McConnell se juntou a ele e a universidade lhe prometeu um cargo nas bibliotecas da Universidade de Minnesota.

Ao fazer uma pesquisa em seu primeiro ano da faculdade de direito, Baker descobriu que a lei de casamento do Estado naquela época não mencionava gênero. Então, em 18 de maio de 1970, vestindo camisas brancas e gravatas combinando, os homens entraram no tribunal do condado de Hennepin, solicitaram uma habilitação de casamento e pagaram a taxa de US$ 10. Eles tinham avisado aos jornalistas e viraram notícia no país.

Mas os oficiais do condado se recusaram a providenciar o documento.

Quando eles apresentaram sua reclamação à Suprema Corte de Minnesota, um dos juízes virou a cadeira para trás em sinal de desprezo. O tribunal declarou: "A instituição do casamento enquanto uma união entre homem e mulher, envolvendo exclusivamente a procriação e a criação dos filhos dentro de uma família, é tão antiga quanto o Livro do Gênesis”.

Com a ajuda da União pelas Liberdades Civis de Minnesota, os homens apelaram para a Suprema Corte dos EUA, no caso Baker versus Nelson. Em resposta às reivindicações de direitos civis e privacidade, o condado de Hennepin argumentou que as leis do casamento pertenciam ao domínio dos Estados.

Em 10 de outubro de 1972, o tribunal emitiu uma declaração de uma linha negando o apelo “por falta de uma questão federal relevante”.

Mais de quatro décadas depois, em 2014, um tribunal federal de apelações citou Baker versus Nelson como um precedente ainda em vigor, determinando que os tribunais federais devem se submeter aos Estados no que diz respeito ao casamento homossexual. Outros tribunais discordaram. Então, em uma reviravolta histórica, a derrota do casal em 1972 ajudou a criar a divisão no circuito judicial norte-americano que levou a Suprema Corte a ouvir a questão nesta primavera.

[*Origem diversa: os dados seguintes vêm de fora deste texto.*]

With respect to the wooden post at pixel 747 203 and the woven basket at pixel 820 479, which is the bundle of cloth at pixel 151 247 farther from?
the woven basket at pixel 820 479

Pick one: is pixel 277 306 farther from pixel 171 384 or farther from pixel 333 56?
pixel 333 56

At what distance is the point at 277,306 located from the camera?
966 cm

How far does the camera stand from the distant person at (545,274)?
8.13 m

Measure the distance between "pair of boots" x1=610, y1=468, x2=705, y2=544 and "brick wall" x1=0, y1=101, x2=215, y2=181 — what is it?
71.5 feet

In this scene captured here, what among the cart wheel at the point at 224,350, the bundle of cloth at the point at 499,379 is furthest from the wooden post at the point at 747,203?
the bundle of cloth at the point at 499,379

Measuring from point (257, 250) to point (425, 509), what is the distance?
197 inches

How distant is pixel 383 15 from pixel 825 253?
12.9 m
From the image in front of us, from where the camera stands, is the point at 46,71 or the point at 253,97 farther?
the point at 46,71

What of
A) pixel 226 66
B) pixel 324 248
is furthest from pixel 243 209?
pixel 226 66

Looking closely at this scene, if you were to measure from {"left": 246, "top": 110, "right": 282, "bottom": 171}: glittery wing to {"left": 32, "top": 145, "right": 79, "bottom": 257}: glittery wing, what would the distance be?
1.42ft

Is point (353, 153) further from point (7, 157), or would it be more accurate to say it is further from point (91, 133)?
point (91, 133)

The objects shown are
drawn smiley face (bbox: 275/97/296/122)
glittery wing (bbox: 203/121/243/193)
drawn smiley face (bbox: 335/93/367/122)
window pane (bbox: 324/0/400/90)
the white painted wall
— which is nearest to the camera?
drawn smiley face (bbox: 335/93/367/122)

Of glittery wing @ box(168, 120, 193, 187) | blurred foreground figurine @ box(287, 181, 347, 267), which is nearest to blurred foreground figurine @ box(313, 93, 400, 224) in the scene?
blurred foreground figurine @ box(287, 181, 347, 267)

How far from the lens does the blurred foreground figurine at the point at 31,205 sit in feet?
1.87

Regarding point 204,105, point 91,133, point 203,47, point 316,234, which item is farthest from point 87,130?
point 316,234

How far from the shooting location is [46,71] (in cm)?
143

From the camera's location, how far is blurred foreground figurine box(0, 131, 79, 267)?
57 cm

Em 1970, após a divulgação do pedido de habilitação de casamento do casal, os membros do conselho da Universidade de Minnesota rescindiram a oferta de trabalho de McConnell.

Arrasado, ele entrou com um processo em um tribunal federal, mas acabou perdendo; o tribunal de apelações advertiu-o por tentar “impingir a seu empregador a aprovação tácita deste conceito socialmente repugnante”.

McConnell colocou toda sua energia na criação de um dos primeiros centros comunitários gays do país, e o casal sobrevivia com US$ 75 por mês de benefícios para veteranos do Exército.

Baker, enquanto isso, tinha descoberto um jeito de eles se casarem. Primeiro, McConnell adotou-o oficialmente, o que lhes deu direito a herança e outras proteções legais. Ao mesmo tempo, Baker mudou seu nome para Pat Lyn McConnell, que serve para os dois gêneros, embora continuasse atendendo por Jack Baker em público.

Eles foram para a casa de amigos no condado de Blue Earth, a sudoeste, onde McConnell solicitou e recebeu uma habilitação de casamento de um funcionário desavisado, que não sabia nada sobre a adoção legal. Eles se casaram em 3 de setembro de 1971, em Minneapolis.

Quando soube da habilitação de casamento do casal pelo noticiário, o advogado do condado de Blue Earth declarou-a sem validade, mas não foi ao tribunal para rescindi-la. Mais tarde, a Receita Federal norte-americana recusou a declaração de renda conjunta do casal, dizendo que isso só poderia ser feito por um homem e uma mulher.

Baker não sente remorso por seus métodos. "Nós fomos mais espertos", disse ele. "É isso que os advogados fazem: fazem a lei funcionar para eles."

Os homens tinham a esperança de que a decisão deste ano da Suprema Corte, que deve sair no final de junho, resolvesse as coisas.

Mas, no ano passado, descobriram que a certidão de casamento que apresentaram ao condado de Blue Earth em 1971, assinada pelo pastor e testemunhas, nunca foi oficialmente registrada. Funcionários do condado disseram que não farão isso agora, porque os casamentos entre pessoas de mesmo sexo realizados no Estado antes de 2013 eram inválidos.

"Pretendemos buscar reparação na Justiça", disse Baker.